* Begin Data supplied *

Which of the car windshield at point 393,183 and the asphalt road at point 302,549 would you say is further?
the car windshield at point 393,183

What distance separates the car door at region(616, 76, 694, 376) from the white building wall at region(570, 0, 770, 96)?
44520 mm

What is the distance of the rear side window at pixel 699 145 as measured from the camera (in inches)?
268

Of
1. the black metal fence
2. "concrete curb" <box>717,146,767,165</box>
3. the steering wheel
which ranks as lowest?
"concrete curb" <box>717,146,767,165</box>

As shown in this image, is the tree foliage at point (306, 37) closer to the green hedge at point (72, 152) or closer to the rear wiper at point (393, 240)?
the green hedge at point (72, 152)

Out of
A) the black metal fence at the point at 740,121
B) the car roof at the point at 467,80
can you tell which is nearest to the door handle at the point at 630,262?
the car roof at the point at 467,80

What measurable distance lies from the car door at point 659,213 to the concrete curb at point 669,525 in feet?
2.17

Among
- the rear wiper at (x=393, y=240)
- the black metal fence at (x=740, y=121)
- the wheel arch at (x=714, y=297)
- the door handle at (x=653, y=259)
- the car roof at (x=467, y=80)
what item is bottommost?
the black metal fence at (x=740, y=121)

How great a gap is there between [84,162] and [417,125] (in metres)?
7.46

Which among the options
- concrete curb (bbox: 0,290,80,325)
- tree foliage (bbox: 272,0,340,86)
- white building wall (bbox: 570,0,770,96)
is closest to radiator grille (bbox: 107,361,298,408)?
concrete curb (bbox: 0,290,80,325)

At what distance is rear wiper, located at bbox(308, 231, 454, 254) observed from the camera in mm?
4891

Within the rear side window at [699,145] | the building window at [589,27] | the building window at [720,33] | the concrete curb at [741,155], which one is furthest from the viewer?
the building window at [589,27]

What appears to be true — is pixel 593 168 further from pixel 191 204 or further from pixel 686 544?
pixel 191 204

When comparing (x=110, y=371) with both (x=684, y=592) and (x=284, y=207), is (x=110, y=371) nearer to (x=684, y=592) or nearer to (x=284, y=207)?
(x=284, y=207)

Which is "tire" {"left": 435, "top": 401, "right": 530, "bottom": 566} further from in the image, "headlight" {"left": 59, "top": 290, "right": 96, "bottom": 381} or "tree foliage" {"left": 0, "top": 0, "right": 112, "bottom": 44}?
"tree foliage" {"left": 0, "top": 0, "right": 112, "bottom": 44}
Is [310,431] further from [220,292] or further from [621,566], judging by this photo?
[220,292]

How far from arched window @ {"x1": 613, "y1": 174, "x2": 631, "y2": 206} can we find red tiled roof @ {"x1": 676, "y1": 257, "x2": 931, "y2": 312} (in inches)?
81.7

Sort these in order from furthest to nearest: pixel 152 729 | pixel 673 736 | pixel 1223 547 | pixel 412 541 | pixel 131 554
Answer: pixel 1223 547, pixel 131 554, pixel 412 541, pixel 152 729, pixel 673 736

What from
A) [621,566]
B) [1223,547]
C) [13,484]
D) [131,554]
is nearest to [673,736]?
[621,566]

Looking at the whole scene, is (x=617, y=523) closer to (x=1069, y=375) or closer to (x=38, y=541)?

* End Data supplied *

What you will do
Copy every row above word for word, with nothing left out or changed.

Written reply
Which of the car windshield at point 393,183 and the asphalt road at point 302,549 would you say is further?
the car windshield at point 393,183

What distance separates the car door at region(616, 76, 694, 376) from the white building wall at region(570, 0, 770, 96)?
44520 mm

What is the distance of the rear side window at pixel 699 145 as measured from the camera (in inches)?
268

Of
1. the black metal fence
2. "concrete curb" <box>717,146,767,165</box>
3. the steering wheel
which ranks as lowest?
"concrete curb" <box>717,146,767,165</box>

As shown in this image, is the tree foliage at point (306, 37) closer to the green hedge at point (72, 152) or closer to the rear wiper at point (393, 240)?
the green hedge at point (72, 152)

Out of
A) the black metal fence at the point at 740,121
B) the car roof at the point at 467,80
can you tell which is nearest to the door handle at the point at 630,262?
the car roof at the point at 467,80

What measurable distance lies from the car door at point 659,213 to the concrete curb at point 669,525 in feet?
2.17

Among
- the rear wiper at (x=393, y=240)
- the black metal fence at (x=740, y=121)
- the wheel arch at (x=714, y=297)
- the door handle at (x=653, y=259)
- the car roof at (x=467, y=80)
what item is bottommost?
the black metal fence at (x=740, y=121)

How great a gap is there between [84,162] and [417,125] (in metres)?
7.46

Which among the options
- concrete curb (bbox: 0,290,80,325)
- tree foliage (bbox: 272,0,340,86)
- white building wall (bbox: 570,0,770,96)
is closest to radiator grille (bbox: 107,361,298,408)?
concrete curb (bbox: 0,290,80,325)

At what distance is rear wiper, located at bbox(308, 231, 454, 254) observed from the camera in mm?
4891

Within the rear side window at [699,145] | the building window at [589,27] | the building window at [720,33] | the concrete curb at [741,155], which one is furthest from the viewer?
the building window at [589,27]

What appears to be true — is pixel 593 168 further from pixel 191 204 or further from pixel 686 544?
pixel 191 204

When comparing (x=110, y=371) with both (x=684, y=592) and (x=284, y=207), is (x=110, y=371) nearer to (x=684, y=592) or nearer to (x=284, y=207)?
(x=284, y=207)

Which is "tire" {"left": 435, "top": 401, "right": 530, "bottom": 566} further from in the image, "headlight" {"left": 59, "top": 290, "right": 96, "bottom": 381} or "tree foliage" {"left": 0, "top": 0, "right": 112, "bottom": 44}?
"tree foliage" {"left": 0, "top": 0, "right": 112, "bottom": 44}
Is [310,431] further from [220,292] or further from [621,566], judging by this photo?
[220,292]

How far from arched window @ {"x1": 613, "y1": 174, "x2": 631, "y2": 206} can we find red tiled roof @ {"x1": 676, "y1": 257, "x2": 931, "y2": 312} (in inches)?
81.7

Sort these in order from furthest to nearest: pixel 152 729 | pixel 673 736 | pixel 1223 547 | pixel 412 541 | pixel 131 554
Answer: pixel 1223 547, pixel 131 554, pixel 412 541, pixel 152 729, pixel 673 736

What from
A) [621,566]
B) [1223,547]
C) [13,484]
D) [131,554]
is nearest to [673,736]?
[621,566]

Looking at the whole scene, is (x=617, y=523) closer to (x=1069, y=375) or closer to (x=38, y=541)?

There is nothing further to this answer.